Hampered by a derivative, cliche-ridden screenplay, Jan De Bont’s “Speed 2: Cruise Control,” the water-bound sequel to his 1995 smash hit, is a serviceable summer action-thriller that takes too long to deliver its anticipated goods. Sandra Bullock, who toplined “Speed” as the attractive bus driver, and Jason Patric, who replaces Keanu Reeves in the male lead, are more animated here than in previous screen roles, but not enough to give the film the drive it needs to match the excitement level of the original pic. Fox release should have a strong opening, but lukewarm word of mouth and tough competition from the summer’s top guns will prevent this popcorn movie from reaching the spectacular success of its predecessor.
Combining elements of numerous action-thrillers, most notably the Steven Seagal vehicle “Under Siege,” and two films on which helmer De Bont served as cinematographer (“Die Hard” and “The Hunt for Red October”), “Speed 2” suffers from a slender script, a tedious first reel and a routine villain who lacks the entertaining menace that “Speed’s” diabolical madman projected.
The opening sequence, which introduces the two romantic leads as they go about their business, is quite promising. Taking her driving test, the vehicularly challenged Annie Porter (Bullock) proves to be a chatty and clumsy driver, exasperating her hapless examiner (Tim Conway). At the same time, boyfriend Alex Shaw (Patric) is on his motorcycle, chasing down a truck loaded with stolen computers; unbeknownst to her, he is a member of an elite SWAT unit.
In an effort to establish a link to “Speed,” Annie is presented as a woman whose big problem is her inability to maintain a decent relationship. Still hurt by her breakup with Jack (Reeves), she believes that “relationships based on extreme circumstances never work.” Indeed, it takes some subtle maneuvering on the part of Alex — and a pair of tickets for a Caribbean cruise — to pacify Annie. This reel, in which the lovers bicker and reconcile in the manner of screwball comedy, is rather slow and not well performed; neither thesp is particularly adept at light romantic banter.
Yarn picks up some momentum once Annie and Alex get aboard the “world’s most luxurious” cruise liner and secondary characters are thrown into the mix. It’s hard not to notice the “correct” thinking that went into determining the passengers’ demographics. The novelty here may be in assigning large-size Debbie (Colleen Camp) and Harvey (Michael G. Hagerty), a couple who share an extraordinary passion for food, more substantial parts than is the norm.
There’s also Drew (Christine Firkins), a hearing-impaired girl with an adolescent crush on Alex. Drew’s dramatic purpose is to be offended by her insensitive dad so that she can run away — and get trapped in an elevator in the midst of the crisis. And the ship’s crew displays multicultural flavor, including Capt. Pollard (Scandinavian Bo Svenson), officer Juliano (New Zealander Temuera Morrison) and navigator Merced (Scottish Brian McCardie).

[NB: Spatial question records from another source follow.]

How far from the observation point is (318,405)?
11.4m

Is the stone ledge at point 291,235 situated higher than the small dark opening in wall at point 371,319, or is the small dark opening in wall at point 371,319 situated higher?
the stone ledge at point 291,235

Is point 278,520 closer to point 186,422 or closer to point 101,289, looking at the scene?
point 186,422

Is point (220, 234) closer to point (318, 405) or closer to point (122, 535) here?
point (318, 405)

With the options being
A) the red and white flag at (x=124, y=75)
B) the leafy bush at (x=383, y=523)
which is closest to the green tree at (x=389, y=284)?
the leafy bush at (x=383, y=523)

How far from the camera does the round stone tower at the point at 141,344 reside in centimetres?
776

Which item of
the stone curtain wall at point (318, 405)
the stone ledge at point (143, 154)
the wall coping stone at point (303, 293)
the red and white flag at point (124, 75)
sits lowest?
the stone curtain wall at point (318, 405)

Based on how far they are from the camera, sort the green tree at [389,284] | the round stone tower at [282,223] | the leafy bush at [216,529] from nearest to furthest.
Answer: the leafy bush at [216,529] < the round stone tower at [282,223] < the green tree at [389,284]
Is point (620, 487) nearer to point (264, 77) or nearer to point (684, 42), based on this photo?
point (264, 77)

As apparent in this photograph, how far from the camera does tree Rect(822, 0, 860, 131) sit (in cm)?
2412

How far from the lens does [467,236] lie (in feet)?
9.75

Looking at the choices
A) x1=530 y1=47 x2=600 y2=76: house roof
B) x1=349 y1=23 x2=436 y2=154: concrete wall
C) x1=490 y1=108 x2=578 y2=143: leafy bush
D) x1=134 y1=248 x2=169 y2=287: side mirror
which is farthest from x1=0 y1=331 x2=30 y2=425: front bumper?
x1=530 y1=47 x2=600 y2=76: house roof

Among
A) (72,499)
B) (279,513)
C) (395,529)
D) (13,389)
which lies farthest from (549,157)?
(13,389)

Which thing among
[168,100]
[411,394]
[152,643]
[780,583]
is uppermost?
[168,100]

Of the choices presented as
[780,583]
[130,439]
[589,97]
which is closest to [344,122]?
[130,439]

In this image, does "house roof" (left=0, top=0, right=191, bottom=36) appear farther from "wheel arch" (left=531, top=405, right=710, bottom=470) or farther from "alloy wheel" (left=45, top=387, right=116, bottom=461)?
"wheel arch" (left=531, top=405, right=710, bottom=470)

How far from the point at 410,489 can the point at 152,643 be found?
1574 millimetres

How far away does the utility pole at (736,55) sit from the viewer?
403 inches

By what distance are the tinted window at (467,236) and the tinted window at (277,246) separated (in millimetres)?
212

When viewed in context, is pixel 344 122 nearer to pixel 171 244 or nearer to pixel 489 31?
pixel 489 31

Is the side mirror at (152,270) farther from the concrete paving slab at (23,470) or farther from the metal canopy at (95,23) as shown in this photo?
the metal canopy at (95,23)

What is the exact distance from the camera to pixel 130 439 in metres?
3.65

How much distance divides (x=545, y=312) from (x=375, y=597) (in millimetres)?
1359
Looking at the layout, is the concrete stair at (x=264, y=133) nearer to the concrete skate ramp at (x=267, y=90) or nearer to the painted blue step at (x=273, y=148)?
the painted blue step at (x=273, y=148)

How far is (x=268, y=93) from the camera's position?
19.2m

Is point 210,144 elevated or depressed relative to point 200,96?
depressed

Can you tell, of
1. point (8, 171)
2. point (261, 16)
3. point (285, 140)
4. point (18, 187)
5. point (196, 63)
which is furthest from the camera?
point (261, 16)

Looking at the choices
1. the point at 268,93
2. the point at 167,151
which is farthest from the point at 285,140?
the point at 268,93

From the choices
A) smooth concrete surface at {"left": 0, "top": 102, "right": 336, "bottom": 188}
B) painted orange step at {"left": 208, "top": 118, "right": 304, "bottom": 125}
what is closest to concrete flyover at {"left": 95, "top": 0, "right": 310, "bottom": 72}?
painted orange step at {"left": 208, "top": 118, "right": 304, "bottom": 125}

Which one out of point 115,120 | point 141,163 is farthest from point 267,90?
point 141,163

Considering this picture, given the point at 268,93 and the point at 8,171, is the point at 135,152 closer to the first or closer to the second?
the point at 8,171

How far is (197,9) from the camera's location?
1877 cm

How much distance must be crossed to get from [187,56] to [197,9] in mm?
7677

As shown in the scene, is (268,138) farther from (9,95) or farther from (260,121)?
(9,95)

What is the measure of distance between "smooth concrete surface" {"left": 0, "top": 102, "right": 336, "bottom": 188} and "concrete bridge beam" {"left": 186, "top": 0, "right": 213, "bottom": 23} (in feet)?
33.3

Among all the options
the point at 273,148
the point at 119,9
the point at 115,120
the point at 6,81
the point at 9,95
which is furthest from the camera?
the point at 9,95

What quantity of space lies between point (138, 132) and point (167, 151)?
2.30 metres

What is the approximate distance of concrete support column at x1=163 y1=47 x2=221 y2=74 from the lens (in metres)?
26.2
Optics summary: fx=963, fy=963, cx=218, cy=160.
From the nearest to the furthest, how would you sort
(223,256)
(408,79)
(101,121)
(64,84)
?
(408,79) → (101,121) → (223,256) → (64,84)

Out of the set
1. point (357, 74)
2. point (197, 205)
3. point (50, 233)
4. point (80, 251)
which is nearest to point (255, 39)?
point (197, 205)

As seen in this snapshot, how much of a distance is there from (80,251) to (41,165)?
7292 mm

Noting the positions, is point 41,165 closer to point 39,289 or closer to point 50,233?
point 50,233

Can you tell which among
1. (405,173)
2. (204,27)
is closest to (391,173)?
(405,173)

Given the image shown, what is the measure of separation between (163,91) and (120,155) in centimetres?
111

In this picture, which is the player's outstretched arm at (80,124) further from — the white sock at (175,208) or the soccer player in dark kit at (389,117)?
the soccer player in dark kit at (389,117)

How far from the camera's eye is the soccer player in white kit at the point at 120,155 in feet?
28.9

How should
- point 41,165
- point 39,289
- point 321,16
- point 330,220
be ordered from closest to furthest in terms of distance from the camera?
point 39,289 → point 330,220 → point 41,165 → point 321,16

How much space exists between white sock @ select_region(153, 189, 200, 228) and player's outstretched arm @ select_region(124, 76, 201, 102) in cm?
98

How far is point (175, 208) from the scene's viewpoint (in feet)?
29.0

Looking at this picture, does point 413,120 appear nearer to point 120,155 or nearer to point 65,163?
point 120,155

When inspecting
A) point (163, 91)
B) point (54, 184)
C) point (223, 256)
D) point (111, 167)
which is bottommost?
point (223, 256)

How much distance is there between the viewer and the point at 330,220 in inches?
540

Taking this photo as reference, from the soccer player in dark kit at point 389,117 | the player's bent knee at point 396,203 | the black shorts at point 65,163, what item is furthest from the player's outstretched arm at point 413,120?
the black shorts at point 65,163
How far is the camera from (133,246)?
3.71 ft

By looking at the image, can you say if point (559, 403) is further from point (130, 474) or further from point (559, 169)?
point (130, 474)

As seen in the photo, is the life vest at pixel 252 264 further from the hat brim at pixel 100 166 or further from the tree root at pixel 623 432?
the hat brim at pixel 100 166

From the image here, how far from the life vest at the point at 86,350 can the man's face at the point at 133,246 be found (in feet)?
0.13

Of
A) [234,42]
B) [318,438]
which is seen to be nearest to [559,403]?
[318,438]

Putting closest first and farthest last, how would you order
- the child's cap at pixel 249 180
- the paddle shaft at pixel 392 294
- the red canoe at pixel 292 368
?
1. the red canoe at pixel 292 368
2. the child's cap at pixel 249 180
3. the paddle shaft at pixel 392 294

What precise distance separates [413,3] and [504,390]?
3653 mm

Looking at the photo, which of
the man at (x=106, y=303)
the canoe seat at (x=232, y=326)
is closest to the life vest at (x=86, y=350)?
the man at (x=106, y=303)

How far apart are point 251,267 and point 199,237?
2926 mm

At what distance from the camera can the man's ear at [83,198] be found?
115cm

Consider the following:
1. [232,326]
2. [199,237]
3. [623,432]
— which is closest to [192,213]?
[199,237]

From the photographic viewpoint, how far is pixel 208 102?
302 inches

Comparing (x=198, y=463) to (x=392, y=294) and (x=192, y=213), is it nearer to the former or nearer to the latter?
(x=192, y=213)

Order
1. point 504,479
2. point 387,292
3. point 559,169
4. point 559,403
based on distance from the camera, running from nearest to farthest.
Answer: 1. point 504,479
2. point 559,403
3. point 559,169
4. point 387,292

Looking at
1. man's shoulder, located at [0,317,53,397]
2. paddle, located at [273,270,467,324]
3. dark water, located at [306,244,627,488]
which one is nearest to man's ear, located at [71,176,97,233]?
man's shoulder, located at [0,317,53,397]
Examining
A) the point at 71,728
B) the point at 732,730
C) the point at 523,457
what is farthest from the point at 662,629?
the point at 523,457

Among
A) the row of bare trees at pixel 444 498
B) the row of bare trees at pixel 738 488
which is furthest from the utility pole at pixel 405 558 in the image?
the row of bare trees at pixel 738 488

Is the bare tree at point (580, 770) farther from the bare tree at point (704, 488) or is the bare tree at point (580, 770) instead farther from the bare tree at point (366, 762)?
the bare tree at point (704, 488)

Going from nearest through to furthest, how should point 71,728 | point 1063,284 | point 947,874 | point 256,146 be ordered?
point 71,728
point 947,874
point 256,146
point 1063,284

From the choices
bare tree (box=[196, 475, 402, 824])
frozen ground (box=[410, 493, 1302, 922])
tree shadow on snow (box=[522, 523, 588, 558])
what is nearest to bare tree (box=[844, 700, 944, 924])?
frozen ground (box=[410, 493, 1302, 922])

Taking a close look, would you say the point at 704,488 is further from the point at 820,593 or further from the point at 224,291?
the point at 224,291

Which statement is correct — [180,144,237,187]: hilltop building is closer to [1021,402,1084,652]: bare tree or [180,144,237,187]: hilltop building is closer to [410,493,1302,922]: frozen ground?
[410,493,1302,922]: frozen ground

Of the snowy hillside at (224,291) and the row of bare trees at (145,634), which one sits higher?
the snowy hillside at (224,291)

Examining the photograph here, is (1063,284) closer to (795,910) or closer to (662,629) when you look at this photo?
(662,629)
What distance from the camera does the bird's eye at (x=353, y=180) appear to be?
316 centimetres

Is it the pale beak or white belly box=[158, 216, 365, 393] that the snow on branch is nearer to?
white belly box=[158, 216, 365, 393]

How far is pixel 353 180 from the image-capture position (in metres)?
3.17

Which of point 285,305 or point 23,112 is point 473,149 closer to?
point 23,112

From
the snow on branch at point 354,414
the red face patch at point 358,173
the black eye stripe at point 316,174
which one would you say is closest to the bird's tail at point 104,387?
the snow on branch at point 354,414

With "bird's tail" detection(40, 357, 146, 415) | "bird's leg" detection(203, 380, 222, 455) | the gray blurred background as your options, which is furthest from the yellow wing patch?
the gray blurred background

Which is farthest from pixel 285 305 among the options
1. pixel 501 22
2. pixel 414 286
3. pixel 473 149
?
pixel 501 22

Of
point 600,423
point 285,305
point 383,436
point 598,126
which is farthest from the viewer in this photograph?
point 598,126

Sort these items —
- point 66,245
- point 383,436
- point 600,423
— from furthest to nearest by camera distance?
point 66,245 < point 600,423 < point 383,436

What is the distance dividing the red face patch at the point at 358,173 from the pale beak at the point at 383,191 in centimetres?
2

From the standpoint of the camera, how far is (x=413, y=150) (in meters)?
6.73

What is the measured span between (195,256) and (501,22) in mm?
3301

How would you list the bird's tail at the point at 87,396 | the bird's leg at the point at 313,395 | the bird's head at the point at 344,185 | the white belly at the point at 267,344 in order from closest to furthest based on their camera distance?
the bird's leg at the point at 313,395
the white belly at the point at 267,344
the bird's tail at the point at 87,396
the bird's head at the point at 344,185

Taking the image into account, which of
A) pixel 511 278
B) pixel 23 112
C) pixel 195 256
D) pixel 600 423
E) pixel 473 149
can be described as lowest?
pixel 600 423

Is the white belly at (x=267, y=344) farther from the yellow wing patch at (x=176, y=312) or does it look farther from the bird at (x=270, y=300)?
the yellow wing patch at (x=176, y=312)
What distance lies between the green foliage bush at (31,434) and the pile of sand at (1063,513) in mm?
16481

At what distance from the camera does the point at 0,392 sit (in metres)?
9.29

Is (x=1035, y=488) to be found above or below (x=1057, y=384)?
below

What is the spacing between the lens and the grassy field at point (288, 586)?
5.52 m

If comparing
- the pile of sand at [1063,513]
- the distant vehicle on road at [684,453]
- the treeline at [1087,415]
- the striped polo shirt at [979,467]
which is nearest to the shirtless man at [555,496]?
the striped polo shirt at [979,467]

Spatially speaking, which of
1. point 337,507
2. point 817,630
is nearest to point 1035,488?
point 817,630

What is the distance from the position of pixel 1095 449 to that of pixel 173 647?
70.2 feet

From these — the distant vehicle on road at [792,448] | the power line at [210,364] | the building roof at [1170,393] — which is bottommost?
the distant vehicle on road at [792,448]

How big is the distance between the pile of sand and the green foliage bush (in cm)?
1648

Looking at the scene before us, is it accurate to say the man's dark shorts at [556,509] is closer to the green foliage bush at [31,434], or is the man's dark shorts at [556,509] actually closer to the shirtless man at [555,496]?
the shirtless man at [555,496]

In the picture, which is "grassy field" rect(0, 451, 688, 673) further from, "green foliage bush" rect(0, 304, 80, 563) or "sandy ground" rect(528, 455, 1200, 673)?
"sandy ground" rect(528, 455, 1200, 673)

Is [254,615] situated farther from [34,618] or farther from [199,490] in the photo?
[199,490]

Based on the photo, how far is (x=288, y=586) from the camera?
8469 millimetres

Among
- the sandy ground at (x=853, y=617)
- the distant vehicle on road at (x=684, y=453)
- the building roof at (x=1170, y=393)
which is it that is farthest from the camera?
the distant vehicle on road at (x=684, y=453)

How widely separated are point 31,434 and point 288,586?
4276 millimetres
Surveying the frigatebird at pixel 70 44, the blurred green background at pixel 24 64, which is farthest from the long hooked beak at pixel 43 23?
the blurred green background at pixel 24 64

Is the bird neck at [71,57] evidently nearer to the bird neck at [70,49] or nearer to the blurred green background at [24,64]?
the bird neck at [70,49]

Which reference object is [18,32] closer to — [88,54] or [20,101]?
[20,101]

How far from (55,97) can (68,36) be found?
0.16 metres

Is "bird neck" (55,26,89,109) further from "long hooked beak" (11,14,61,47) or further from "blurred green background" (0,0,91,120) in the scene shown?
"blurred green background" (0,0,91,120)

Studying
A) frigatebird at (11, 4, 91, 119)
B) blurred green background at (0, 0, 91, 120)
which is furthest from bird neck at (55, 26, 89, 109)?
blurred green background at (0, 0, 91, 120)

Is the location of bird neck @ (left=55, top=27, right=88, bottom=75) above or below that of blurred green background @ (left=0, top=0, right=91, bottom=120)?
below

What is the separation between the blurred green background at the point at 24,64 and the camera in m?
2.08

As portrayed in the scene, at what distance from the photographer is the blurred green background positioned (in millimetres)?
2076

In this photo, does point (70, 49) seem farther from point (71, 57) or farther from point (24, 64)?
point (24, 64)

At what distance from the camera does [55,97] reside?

While the central couple and the other vacationers enjoy an evening ball, during which lounge singer Sheri Silver (Tamia) entertains, John Geiger (Willem Dafoe), a mad computer mastermind, orchestrates a nasty takeover. The motivation for his destructive act is explained in a series of hit-and-miss confrontations (and phone conversations) with Annie and Alex. It turns out Geiger is a disgruntled genius, an employee who was laid off because of his terminal illness.
Lacking the manipulative structure of “Speed,” which shrewdly interspersed rousing set pieces throughout the story, “Speed 2” is vastly uneven, trying in its second hour to recoup energy and compensate the audience for all the exposition of the initial reels. Most of the thrilling action scenes occur in the last 40 minutes, including a well-executed evacuation of trapped passengers and a number of chases aboard the cruiser involving courageous Annie and Alex and sociopath Geiger.
The lengthy climax, in which a concerted, almost desperate effort is made to flood and slow down the liner so that it won’t crash into another ship, and the sequence in which the ship heads toward St. Martin, wrecking everything in its way (water skiers, sailing boats, offices, restaurants), are smoothly engineered by helmer De Bont and lenser Jack Green. Using a speedboat and a helicopter, the final hunt is fast-paced, offering the kind of jolt audiences will eagerly embrace.
Early on, teenage Drew asks Alex if he and Annie are siblings, a question that highlights a further problem of the movie: Bullock and Patric don’t generate much heat in their romantic scenes. And it’s doubtful that any actor would have been credible as the standard-issue villain, but with his eye-rolling, giggling and other mannerisms, Dafoe makes his role even less intriguing than it must have been on the page.
Tech credits and special effects are proficient, though not as impressive as those of “Speed.”